Yılanın sicimleri yutarken oluşturduğu girdap bir kara deliğe dönüşür. Bu sicimleri önünde geçen her saniye, arkasında geçen yıllara eşit olur. Zalimler artık geri dönüşü olmayan kara deliğe düşerler.
Herkes işlediği cürüme göre ya cehenneme ya da cennete doğar. Zalimlerin yerine yeni halk geldiğinde, Allah bereket yağdırır, yeni fidanlar bitirir, ağaçlar yetiştirir, yeni geçim kaynakları çıkarır, yeni gelen halkı üstün kılar.
Barış döneminde yahudi şeytanlar, sahtekâr şahıstan müminlere ihanet etmesini isterler. O sahtekâr da, müminlere duyduğu kinden dolayı hemen ihanet eder.
Derken bu sahtekâr zorbanın saltanatını kurtlar kemirmeye başlar. O da mevkisini korumak için firavunlaşır. Ona tabi olanlar da o zalimi putlaştırırlar.
Kemale ermiş aydın bir zat, o zalimi uyarmak için elçiler gönderir. Zalim şahıs ve kuyruğu gerçeği anlatan elçilerle alay ederler. Onlar ki, o elçileri yalanladıkları için azabı hak ederler ve kendi ettiklerinin karşılığını bulurlar.
Aydın zat halka:'Allah'a dua edin, yalnız Allah'tan yardım dileyin' diye tavsiyede bulunur. Müminler içinde bir grup o zalime boyun eğmezler. Kalplerinde hastalık olanlar ise hak yoldan dönerler...
... ve elçilerin getirdiği haberleri inkar ediyoruz derler, iftiracı olurlar. Sahtekâr şahsın avanelerinden bir kısmı da kendi aralarında ihtilafa düşerler. Onlar kendi aralarında çekememezlik yüzünden ihtilafa düşerler, birbirlerinin kuyusunu kazarlar.
Mümin grupların bir kısmı da yine çekememezlik yüzünden ayrılığa düşerler. Aydın zat 'Rabbimize döneceğiz' diyerek müminlere sabrı tavsiye eder. Zira Allah sabredenlerle beraberdir. Sahtekâr şeytan, aydın zat için;'bu bir üst akıl tarafından öğretilmiş bir meczuptur' der.
Merdan;'Rabbimiz!

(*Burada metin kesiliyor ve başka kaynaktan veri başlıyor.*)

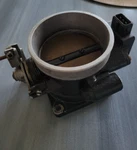 Ferrari 550 Lh Left Throttle Body Part 171007. Fixed Price $500.00.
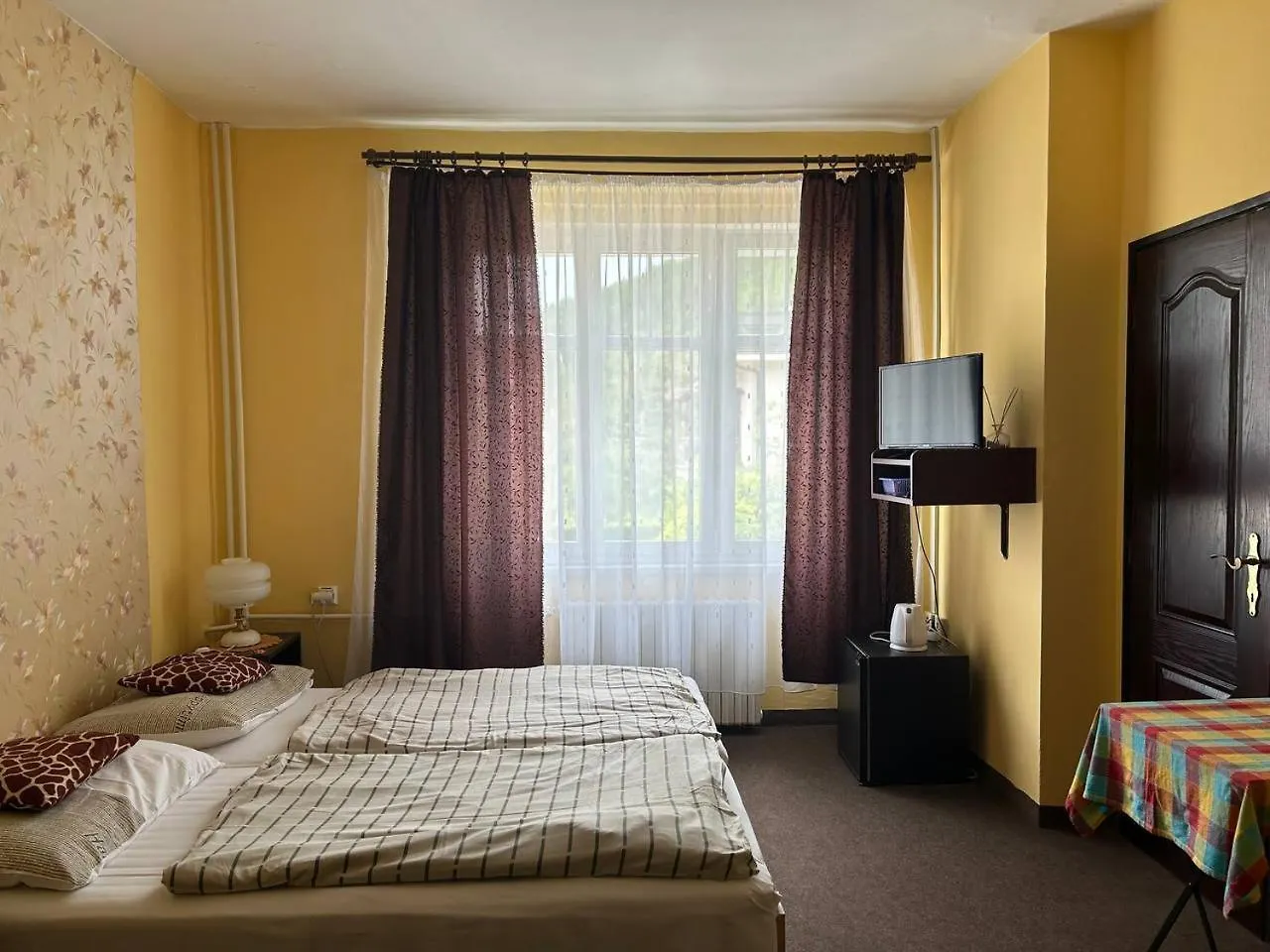 Vendégház Diamant Hotel Karlovy Vary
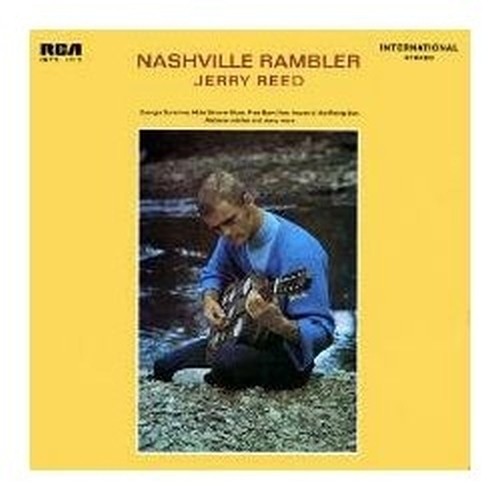 Nashville Rambler封面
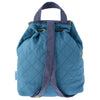 Stephen Joseph Quilted Backpack, Construction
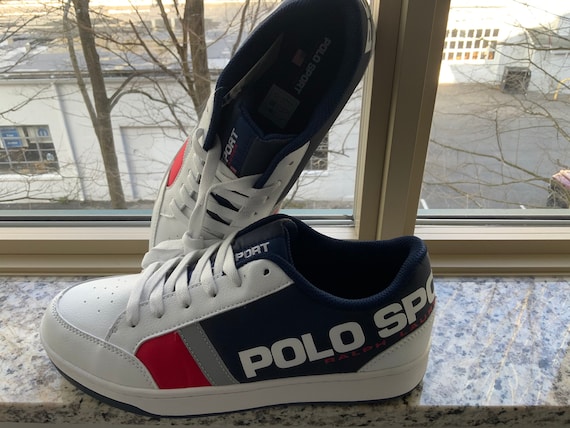 Gastheer van geestelijke gezondheid Ga op pad Buy Ralph Lauren Polo Sport Sneakers Boys Size 7 NWT Online in India - Etsy Gastheer van geestelijke gezondheid Ga op pad Buy Ralph Lauren Polo Sport Sneakers Boys Size 7 NWT Online in India - Etsy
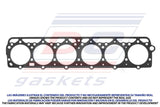 Junta de Cabeza fordson 6, major, part: CA-005330-B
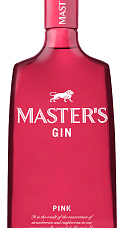 Master 's Gin Pink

Sen firavun ve onun ileri gelen adamlarına bu fani hayatta muazzam bir haşmet ve onca servet bahşettin, onların mallarını ve mülklerini yok et, kalplerine de darlık ve sıkıntı ver. Belki onlar can yakıcı azabı görmedikçe imana gelmezler' diye yakarır.